Untuk lebih jelasnya perhatikan contoh tabel leksikon berikut ini:
NO.
LEKSIKON FUTSUUGO
LEKSIKON TEINEIGO
LEKSIKON
NGOKO
LEKSIKON
KRAMA
ARTI
1.
Kau
Kaimasu
Tuku
Tumbas
Membeli
2.
Miru
Mimasu
Nonton
Mirsani
Melihat
3.
Iru
Imasu
Ono
Wonten
Ada
4.
Kuru
Kimasu
Teka
Dugi
Datang
5.
Iu
Iimasu
Kandha
Matur
Berkata

NO
SONKEIGO
ARTI
KRAMA INGGIL
ARTI
1.
Irassharu
Pergi, datang, ada (berada)
Mundhut
Beli, ambil, minta, memiliki
2.
Oide ni naru
Pergi, datang, ada (berada)
Ngasta
Membawa, bekerja, memegang, mengerjakan
3.
Meshi agaru
Minum, makan
Tindak
Berjalan, pergi
Selain verba dalam tingkatan sonkeigo, nomina dalam tingkatan sonkeigo juga memiliki kesamaan dalam leksikon krama inggil, diantaranya seperti dalam tabel dibawah ini:
NO.
SONKEIGO
KRAMA INGGIL
ARTI
1.
Otaku
Dalem
Rumah
2.
Okarada
Slira
Badan
3.
Otoosan
Rama
Bapak
4.
Onomimono
Unjukan
Minuman
5.

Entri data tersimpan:
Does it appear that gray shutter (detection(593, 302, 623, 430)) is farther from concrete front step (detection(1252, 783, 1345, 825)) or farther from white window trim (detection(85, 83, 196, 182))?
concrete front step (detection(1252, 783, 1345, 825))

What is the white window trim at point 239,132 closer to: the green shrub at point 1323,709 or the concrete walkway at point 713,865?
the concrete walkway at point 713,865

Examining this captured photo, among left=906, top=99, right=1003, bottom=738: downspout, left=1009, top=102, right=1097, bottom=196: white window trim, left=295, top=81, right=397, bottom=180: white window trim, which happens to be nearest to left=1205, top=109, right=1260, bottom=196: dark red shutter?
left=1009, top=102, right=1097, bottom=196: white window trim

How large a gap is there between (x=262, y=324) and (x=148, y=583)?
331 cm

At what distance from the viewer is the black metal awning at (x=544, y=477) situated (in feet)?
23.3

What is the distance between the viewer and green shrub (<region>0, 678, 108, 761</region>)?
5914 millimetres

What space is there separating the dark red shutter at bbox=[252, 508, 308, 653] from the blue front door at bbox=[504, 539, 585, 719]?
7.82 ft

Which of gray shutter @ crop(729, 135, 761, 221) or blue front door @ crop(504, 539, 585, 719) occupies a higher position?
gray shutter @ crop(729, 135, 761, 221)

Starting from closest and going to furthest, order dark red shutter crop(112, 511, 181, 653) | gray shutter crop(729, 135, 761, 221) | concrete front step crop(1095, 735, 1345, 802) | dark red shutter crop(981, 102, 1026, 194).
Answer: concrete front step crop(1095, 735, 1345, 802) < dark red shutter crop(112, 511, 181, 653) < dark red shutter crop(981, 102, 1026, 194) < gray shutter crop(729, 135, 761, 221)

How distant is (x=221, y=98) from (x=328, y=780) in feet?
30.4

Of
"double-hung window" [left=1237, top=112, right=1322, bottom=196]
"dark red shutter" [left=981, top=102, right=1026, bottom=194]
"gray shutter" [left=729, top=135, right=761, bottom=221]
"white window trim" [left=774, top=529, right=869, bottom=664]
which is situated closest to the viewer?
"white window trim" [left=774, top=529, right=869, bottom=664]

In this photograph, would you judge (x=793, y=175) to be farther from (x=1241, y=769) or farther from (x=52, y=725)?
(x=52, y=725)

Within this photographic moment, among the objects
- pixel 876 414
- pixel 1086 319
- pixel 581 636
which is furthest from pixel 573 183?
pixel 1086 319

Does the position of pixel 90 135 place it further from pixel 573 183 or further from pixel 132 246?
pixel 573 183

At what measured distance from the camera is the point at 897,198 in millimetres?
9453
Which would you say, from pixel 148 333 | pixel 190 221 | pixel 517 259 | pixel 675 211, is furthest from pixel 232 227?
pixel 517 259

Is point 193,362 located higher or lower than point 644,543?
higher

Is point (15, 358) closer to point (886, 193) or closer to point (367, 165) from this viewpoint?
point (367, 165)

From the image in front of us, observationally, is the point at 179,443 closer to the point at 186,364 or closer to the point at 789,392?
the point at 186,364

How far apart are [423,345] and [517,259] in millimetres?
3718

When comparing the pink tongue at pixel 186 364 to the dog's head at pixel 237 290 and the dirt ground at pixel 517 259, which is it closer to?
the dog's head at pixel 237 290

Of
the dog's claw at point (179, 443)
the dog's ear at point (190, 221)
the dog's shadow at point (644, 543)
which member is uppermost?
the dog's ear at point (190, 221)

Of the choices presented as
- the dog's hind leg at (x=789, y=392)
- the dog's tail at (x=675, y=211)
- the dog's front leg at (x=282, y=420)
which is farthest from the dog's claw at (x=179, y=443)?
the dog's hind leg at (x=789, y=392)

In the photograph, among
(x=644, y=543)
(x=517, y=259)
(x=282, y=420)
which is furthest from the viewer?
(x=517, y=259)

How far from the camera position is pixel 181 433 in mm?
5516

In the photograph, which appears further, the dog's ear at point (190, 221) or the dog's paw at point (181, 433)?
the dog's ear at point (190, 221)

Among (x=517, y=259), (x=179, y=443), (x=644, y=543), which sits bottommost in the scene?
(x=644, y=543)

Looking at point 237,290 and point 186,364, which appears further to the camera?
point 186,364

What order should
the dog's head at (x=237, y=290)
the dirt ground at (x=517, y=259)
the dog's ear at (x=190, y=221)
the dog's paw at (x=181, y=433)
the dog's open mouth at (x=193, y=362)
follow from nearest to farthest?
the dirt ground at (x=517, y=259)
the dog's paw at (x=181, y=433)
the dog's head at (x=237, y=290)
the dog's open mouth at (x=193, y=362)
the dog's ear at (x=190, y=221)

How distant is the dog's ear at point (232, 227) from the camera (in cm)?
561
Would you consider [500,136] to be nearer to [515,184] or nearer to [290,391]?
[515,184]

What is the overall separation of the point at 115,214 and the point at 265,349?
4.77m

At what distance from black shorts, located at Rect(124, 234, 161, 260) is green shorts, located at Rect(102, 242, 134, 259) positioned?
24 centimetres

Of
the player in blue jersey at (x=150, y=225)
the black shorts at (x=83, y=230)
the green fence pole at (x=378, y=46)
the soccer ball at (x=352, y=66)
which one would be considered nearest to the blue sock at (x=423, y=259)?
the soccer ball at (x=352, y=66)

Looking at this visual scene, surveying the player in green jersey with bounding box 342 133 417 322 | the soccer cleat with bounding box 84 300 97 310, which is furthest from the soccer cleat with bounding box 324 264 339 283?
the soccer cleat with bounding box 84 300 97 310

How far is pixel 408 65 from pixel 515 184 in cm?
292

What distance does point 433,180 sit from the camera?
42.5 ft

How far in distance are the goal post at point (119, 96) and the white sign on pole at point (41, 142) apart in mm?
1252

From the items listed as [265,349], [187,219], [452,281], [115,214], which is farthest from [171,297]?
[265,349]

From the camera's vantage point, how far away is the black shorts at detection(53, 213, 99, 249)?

**Tugas Anda**
Tulis ulang seluruh kutipan tentang tabel leksikon bahasa Jepang dan Jawa di atas persis sama, tanpa mengubah satu kata pun.

**Hasil Tugas**
Untuk lebih jelasnya perhatikan contoh tabel leksikon berikut ini:
NO.
LEKSIKON FUTSUUGO
LEKSIKON TEINEIGO
LEKSIKON
NGOKO
LEKSIKON
KRAMA
ARTI
1.
Kau
Kaimasu
Tuku
Tumbas
Membeli
2.
Miru
Mimasu
Nonton
Mirsani
Melihat
3.
Iru
Imasu
Ono
Wonten
Ada
4.
Kuru
Kimasu
Teka
Dugi
Datang
5.
Iu
Iimasu
Kandha
Matur
Berkata

NO
SONKEIGO
ARTI
KRAMA INGGIL
ARTI
1.
Irassharu
Pergi, datang, ada (berada)
Mundhut
Beli, ambil, minta, memiliki
2.
Oide ni naru
Pergi, datang, ada (berada)
Ngasta
Membawa, bekerja, memegang, mengerjakan
3.
Meshi agaru
Minum, makan
Tindak
Berjalan, pergi
Selain verba dalam tingkatan sonkeigo, nomina dalam tingkatan sonkeigo juga memiliki kesamaan dalam leksikon krama inggil, diantaranya seperti dalam tabel dibawah ini:
NO.
SONKEIGO
KRAMA INGGIL
ARTI
1.
Otaku
Dalem
Rumah
2.
Okarada
Slira
Badan
3.
Otoosan
Rama
Bapak
4.
Onomimono
Unjukan
Minuman
5.